• [What you are asked to do] Please reproduce the SGLT2 heart failure abstract, starting at "Body fluid regulation via" and stopping after "the CANDLE trial.", and substitute "cardiac failure" for "heart failure".

• [Selected extract]
▬▬▬▬▬▬▬▬▬▬

Body fluid regulation via chronic inhibition of sodium-glucose cotransporter-2 in patients with heart failure: a post hoc analysis of the CANDLE trial.

Abstract

In patients with chronic heart failure (CHF) and type 2 diabetes (T2D), sodium-glucose cotransporter-2 (SGLT2) inhibition improves cardiorenal outcomes, but details of the effects on distinct subsets of body fluid volume remain incomplete. This was a post hoc analysis of patients with CHF and T2D in the CANDLE trial (UMIN000017669), an investigator-initiated, multi-center, randomized open-label trial that compared the effect of canagliflozin (100mg, n = 113) with glimepiride (starting dose: 0.5mg, n = 120) on changes in N-terminal pro-brain natriuretic peptide. The estimated plasma volume (ePV, calculated with the Straus formula) and estimated extracellular volume (eEV, determined by the body surface area) were compared between treatment groups at weeks 4, 12, and 24. Among 233 patients analyzed, 166 (71.2%) had an ejection fraction (EF) > 50%. Reductions in ePV and eEV were observed only in the canagliflozin group until week 12 (change from baseline at week 12, ePV; -7.63%; 95% confidence interval [CI], -10.71 to -4.55%, p < 0.001, eEV; -123.15mL; 95% CI, -190.38 to -55.92mL, p < 0.001). While ePV stopped falling after week 12, eEV continued to fall until week 24 ([change from baseline at week 24]-[change from baseline at week 12], ePV; 1.01%; 95%CI, -2.30-4.32%, p = 0.549, eEV; -125.15mL; 95% CI, -184.35 to -65.95mL, p < 0.001). Maintenance of a modest reduction in ePV and continuous removal of eEV via chronic SGLT2 inhibition suggests that favorable body fluid regulation contributes to the cardiorenal benefits of SGLT2 inhibitors in patients with CHF, irrespective of EF. UMIN000017669.

▬▬▬▬▬▬▬▬▬▬

• [Stored items]
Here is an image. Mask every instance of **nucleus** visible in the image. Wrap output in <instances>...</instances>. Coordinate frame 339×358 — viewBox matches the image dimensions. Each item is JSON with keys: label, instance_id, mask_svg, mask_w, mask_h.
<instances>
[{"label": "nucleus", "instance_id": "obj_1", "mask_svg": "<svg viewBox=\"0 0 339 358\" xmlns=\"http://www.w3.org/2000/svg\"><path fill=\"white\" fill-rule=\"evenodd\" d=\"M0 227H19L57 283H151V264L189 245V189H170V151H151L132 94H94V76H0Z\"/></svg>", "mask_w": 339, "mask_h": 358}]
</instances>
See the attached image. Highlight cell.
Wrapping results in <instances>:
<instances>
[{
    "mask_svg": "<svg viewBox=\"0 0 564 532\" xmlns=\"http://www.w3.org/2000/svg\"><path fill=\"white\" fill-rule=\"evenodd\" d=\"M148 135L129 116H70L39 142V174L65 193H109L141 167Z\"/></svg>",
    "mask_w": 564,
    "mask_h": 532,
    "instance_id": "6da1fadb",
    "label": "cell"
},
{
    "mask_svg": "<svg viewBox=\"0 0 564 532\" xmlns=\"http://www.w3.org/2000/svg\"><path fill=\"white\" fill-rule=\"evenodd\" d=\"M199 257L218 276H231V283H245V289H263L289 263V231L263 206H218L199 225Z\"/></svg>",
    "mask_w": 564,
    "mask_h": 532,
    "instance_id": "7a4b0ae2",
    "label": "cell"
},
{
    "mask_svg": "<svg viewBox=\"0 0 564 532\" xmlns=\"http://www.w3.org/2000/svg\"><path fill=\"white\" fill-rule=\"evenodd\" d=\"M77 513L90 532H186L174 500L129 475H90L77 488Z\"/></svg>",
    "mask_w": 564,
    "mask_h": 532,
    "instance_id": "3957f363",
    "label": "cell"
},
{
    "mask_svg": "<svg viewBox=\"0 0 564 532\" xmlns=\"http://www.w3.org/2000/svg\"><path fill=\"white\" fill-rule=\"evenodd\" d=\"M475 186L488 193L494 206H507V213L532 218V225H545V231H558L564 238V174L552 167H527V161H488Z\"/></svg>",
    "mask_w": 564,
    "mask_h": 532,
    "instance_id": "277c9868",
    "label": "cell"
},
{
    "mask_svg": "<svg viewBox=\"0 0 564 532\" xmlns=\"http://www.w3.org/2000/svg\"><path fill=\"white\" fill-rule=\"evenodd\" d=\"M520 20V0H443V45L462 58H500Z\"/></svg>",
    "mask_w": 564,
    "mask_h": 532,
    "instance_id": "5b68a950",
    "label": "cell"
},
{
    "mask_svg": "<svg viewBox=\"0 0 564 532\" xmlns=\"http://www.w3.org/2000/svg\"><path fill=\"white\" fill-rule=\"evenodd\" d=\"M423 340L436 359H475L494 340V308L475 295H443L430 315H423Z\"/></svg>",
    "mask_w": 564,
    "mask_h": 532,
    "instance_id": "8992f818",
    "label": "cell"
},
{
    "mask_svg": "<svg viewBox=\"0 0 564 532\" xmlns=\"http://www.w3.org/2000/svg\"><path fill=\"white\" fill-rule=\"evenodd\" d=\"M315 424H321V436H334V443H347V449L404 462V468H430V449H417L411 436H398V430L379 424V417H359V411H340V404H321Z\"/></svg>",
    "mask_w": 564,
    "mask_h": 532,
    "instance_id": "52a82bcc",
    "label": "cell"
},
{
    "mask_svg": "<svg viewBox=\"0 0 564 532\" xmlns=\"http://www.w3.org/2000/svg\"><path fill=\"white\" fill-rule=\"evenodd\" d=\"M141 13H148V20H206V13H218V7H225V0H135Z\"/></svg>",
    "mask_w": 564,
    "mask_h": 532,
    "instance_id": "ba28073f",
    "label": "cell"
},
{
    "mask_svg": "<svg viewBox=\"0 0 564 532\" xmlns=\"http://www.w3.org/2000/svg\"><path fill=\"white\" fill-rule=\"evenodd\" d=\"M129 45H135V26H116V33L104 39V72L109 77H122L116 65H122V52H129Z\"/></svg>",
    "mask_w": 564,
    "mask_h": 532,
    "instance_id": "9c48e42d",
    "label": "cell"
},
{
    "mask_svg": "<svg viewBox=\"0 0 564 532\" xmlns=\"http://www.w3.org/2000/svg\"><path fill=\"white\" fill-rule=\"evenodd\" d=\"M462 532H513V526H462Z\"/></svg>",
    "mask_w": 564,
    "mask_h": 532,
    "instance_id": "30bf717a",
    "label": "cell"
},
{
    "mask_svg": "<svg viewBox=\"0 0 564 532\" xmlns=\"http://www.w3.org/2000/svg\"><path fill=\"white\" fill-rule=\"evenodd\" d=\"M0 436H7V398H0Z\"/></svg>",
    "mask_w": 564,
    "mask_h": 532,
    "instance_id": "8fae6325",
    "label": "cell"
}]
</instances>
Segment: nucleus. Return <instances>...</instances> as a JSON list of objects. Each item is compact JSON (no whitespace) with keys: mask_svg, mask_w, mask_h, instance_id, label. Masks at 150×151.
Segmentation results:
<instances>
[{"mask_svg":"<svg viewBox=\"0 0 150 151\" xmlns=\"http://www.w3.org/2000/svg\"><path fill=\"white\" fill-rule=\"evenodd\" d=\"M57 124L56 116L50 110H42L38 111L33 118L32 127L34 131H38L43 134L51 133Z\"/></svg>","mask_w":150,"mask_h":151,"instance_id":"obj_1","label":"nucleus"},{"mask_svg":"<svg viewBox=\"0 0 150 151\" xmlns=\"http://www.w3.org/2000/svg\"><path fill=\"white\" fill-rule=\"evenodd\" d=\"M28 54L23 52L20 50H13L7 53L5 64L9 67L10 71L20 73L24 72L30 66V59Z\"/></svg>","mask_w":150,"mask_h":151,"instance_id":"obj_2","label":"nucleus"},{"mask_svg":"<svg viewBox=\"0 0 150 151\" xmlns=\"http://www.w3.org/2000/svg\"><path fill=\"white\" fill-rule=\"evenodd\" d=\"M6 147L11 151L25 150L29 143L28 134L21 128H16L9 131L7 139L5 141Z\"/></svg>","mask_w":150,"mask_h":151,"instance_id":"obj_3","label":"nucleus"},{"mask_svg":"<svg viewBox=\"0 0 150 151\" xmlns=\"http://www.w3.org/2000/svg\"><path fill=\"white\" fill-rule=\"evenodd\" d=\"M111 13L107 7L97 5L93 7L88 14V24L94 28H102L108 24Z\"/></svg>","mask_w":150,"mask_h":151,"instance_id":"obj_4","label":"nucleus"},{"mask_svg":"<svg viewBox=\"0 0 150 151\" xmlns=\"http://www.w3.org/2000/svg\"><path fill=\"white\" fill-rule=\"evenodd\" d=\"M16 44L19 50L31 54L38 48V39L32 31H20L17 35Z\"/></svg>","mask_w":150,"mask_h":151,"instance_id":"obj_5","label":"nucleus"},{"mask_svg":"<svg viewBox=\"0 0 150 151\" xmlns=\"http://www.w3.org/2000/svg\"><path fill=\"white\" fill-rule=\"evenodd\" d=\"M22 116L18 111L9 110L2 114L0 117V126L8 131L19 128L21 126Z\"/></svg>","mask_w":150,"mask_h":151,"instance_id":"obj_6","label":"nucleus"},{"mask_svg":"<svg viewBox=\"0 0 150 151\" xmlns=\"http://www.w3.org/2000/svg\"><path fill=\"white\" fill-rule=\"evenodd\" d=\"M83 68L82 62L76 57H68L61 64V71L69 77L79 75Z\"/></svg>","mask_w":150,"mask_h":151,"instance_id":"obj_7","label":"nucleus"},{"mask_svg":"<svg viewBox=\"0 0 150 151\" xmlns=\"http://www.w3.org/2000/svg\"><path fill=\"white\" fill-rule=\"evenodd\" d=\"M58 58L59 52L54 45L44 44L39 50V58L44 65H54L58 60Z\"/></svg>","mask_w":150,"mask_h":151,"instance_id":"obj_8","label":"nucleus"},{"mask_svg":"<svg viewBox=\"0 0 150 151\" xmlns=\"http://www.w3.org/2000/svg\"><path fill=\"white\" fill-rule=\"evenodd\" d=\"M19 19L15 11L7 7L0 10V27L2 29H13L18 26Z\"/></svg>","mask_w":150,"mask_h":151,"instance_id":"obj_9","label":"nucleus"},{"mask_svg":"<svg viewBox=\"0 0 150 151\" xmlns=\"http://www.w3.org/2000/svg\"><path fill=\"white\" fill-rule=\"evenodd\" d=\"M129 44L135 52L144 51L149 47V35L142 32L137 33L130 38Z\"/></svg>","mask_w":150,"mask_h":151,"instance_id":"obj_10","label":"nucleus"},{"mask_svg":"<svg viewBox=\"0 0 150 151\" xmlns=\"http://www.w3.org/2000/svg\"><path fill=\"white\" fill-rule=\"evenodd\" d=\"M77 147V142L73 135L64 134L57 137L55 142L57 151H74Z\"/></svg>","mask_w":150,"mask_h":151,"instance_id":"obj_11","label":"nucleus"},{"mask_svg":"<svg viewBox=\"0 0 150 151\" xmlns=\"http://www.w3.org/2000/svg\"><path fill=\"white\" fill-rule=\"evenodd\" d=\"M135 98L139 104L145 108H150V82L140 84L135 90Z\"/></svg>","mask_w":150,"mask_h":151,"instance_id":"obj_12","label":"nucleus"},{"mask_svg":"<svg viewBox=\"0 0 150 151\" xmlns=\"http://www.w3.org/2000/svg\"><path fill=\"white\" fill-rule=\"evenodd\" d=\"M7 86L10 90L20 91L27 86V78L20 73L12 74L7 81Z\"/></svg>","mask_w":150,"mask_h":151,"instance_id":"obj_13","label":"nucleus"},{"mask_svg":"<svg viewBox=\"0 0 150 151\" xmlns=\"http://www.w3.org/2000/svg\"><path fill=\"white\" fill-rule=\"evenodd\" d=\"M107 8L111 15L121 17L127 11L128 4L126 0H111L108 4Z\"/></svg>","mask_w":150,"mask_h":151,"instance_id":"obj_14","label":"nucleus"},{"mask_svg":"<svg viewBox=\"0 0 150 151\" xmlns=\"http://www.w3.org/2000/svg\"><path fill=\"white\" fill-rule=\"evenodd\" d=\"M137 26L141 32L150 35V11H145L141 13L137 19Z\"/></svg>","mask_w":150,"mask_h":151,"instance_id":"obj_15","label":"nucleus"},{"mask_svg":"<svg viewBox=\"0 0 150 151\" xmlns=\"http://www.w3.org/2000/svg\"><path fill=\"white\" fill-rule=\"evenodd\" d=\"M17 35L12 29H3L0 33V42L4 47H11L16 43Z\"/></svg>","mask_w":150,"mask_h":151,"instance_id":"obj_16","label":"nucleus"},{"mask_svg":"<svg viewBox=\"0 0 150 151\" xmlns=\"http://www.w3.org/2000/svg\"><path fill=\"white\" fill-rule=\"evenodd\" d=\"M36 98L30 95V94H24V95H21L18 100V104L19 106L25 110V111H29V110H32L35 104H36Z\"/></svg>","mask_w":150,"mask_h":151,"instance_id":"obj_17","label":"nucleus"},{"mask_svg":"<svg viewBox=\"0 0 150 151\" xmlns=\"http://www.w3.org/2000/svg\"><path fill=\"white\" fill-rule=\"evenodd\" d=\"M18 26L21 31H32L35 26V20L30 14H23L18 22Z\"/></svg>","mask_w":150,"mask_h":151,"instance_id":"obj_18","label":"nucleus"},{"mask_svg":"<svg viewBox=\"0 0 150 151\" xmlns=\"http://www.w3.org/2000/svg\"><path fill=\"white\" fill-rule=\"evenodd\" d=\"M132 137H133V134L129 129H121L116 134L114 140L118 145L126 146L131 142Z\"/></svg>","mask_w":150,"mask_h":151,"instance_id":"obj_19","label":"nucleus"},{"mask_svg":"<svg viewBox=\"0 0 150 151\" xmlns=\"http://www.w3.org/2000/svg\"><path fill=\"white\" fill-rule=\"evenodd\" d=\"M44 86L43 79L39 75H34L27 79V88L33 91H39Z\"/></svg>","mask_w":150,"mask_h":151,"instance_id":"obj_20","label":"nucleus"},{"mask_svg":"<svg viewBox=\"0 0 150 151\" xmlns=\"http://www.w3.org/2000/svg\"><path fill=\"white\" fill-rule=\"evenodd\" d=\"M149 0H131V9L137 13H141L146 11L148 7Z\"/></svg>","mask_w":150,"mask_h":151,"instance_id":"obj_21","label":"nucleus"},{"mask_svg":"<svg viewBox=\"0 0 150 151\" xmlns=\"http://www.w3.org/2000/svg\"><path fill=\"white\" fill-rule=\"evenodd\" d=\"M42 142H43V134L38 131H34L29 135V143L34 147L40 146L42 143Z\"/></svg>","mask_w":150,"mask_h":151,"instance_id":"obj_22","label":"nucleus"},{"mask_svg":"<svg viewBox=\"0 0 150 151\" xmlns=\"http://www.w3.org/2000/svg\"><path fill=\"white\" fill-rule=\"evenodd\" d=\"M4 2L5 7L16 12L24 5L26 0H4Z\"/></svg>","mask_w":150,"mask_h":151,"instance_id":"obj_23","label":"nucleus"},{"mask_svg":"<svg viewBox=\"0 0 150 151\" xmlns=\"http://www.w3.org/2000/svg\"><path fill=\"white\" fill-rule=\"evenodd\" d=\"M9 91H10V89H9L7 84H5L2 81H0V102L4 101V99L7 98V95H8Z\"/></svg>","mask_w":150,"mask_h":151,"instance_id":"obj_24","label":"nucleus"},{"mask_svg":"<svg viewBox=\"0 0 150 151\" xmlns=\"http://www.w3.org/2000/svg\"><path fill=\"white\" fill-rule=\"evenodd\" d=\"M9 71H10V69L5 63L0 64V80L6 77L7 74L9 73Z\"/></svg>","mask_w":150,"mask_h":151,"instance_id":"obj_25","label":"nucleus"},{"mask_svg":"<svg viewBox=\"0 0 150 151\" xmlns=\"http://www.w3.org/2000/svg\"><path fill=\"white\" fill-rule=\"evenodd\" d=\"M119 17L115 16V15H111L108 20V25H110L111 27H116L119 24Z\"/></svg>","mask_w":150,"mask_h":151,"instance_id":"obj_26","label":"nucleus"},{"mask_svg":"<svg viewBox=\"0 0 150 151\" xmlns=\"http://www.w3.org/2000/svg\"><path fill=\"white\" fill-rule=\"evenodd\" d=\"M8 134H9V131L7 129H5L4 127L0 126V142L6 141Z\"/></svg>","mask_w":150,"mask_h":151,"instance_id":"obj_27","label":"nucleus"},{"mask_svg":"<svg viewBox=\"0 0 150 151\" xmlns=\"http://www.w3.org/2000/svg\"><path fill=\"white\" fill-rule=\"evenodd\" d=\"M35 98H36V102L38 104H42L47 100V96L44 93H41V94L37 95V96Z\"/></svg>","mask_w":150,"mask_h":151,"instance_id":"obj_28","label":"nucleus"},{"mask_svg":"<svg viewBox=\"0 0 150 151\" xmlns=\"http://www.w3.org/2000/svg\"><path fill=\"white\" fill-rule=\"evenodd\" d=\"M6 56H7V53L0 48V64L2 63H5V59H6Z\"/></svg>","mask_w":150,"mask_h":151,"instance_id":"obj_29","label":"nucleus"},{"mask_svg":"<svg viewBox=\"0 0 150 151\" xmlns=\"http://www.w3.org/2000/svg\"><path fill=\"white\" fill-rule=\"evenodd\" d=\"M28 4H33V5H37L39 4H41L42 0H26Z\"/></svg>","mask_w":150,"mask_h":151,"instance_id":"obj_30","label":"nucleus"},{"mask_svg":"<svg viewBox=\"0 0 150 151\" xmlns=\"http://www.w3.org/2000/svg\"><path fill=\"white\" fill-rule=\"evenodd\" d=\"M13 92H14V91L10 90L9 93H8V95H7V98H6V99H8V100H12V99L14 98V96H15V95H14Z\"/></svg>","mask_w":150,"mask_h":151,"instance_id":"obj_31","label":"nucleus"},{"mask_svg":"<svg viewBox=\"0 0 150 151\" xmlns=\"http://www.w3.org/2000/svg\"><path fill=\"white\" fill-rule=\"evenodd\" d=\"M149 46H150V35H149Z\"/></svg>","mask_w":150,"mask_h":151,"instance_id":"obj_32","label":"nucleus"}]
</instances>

▬▬▬▬▬▬▬▬▬▬

• [Response below]
Body fluid regulation via chronic inhibition of sodium-glucose cotransporter-2 in patients with cardiac failure: a post hoc analysis of the CANDLE trial.